Fork me on GitHub

Simple yet secure file server

This is a problem I faced many times but did not had the opportunity to find a good approach to the problem, recently I faced it once again and found what i consider a really nice way to implement it efficiently and securely.

The problem

The problem is quite simple to describe: how can you serve a file to a given client without allowing it full access to the repository, and serves it fast and efficiently resources wise.

My environment

Here are some background on my environment to better understand why I did things that way: The application I work on is already made of multiple distinct ruby servers/daemons speaking to each other using an in house network protocol, aside of those I already have a redis server used mostly for caching data.

Let's get to work !

Among time I tried different solutions to this problem:

The worst method

You set up a webserver to serve a defined folder where all your files are and your disable the autoindex feature.

The problems are:

  • if someone have he link it can download again the file whenever he wants (it may or may not be a problem depending on your usage)
  • a client with the link can pass it to anyone to download the file
  • a client may guess another file's path and download it

The last time I used this method the filenames were alphanumeric strings of 32 characters, this at least reduce the guessing risk to nearly zero

The second, slightly better

We now have a web application (php, ruby, perl, etc...) which serves the pages to the clients, the files are stored on the disk outside the webserver root and so, are not accessible directly by clients.

The application authenticate the client (how it is done is irrelevant here) and then the application sends the file's content itself to the client.

The problems:

  • You monopolize one instance of your application for this task (it is especially a problem with ruby on rails)
  • chances are that streaming the file through your application will slow down the transfer speed and it can takes more resources on the server.

At least with this approach a client can no longer access a file we don't want him to download and even if he manages to guess another file's name he will just be rejected.

Clients can still exchanges login/pass but that's another story, let's consider that our clients here do not share passwords.

Now we talk

I know this is not a terribly big news but apache have support for sending files directly to a client when asked by an application running below it, when an application returns an header "X-Sendfile" pointing to an absolute path on the webserver disk then this file will be streamed by apache to the client.

Nginx has a similar feature but it works differently, here is an example config file:

server {
  listen 3000;

  location / {
    root '[...]/public';

    passenger_enabled on;
    passenger_min_instances 1;
  }

  location "/data" {
    internal;
    root "/path/to/data";
  }
}

We have a sinatra application running under passenger on port 3000 and we declare an internal location where our files are, the /data path will not be accessible for web clients.

Now the next part is to send the required headers, here is what a minimal sinatra application looks like for doing this:

require 'rubygems'
require 'sinatra'

get "/:token/*" do
  # we use splat here to allow the path to include "/"
  path = params[:splat].join('/')
  content_type 'application/x-zip'

headers(
      # Set the filename for the browser, you can force it
      # or just use the original one ( File.basename(path) )
      "Content-Disposition" => "attachment; filename=\"file.txt\"",

  # and ask nginx to send this file to the client
  "X-Accel-Redirect" => "/data/#{path}"
)


# finally return an empty body
  return ""
end

This is a minimal application, no authentication, no security check.

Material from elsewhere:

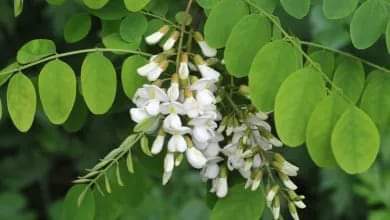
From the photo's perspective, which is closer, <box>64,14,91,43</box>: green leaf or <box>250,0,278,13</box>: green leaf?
<box>250,0,278,13</box>: green leaf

Now if we want a full application we need some kind of strategy to ensure the client have access to the file he asked, I did this by using redis:

When a client wants a file he first needs to ask our main application (this is the one he is connected to), this application will respond with a token and a path ( the token is saved in the redis database and set to expire in a fixed delay), the client will then ask the file server for this file with the token just received, here is the complete sinatra application:

require 'rubygems'
require 'sinatra'
require 'redis'


get "/:token/*" do
  # Connect to the redis database
  redis = Redis.new
  # check the specified token
  allowed_path = redis.get("file_download:#{params[:token]}")
  path = params[:splat].join('/')

  # only only passage if the token exists and the path asked
  # is the same as the one associated with the token in redis
  if path && (allowed_path == path)
    # set the content type so the browser reacts as expected
    content_type 'xxx/yyy'

    headers(
        "Content-Disposition" => %{attachment; filename="file.ext"},
        "X-Accel-Redirect" => "/data/#{path}"
      )
    return ""
  else
    # return a 404 if access is refused
    # so the client have no way to tells if access was refused
    # or the file really does not exists
    raise Sinatra::NotFound
  end
end  

Since the keys in redis have an expiration delay the client is only allowed to access the file once and has to make another request to download it again.

The expiration delay can even be really short since the check is done at the start of the download, having a too short delay may cause more problems though if the client need to retry the download for any reason.

Conclusion

Thanks to redis (it would also work with any database actually) you can distribute the roles between your applications as you wish and with the configuration shown above any application in your environment could deliver a pass to access a given file allowing them to share a single "file server" and still maintaining tight access control.

Following the same idea we could also register a number of allowed downloads in redis and decrement the counter each time the url is accessed, the atomic nature of redis operations makes this really easy to do.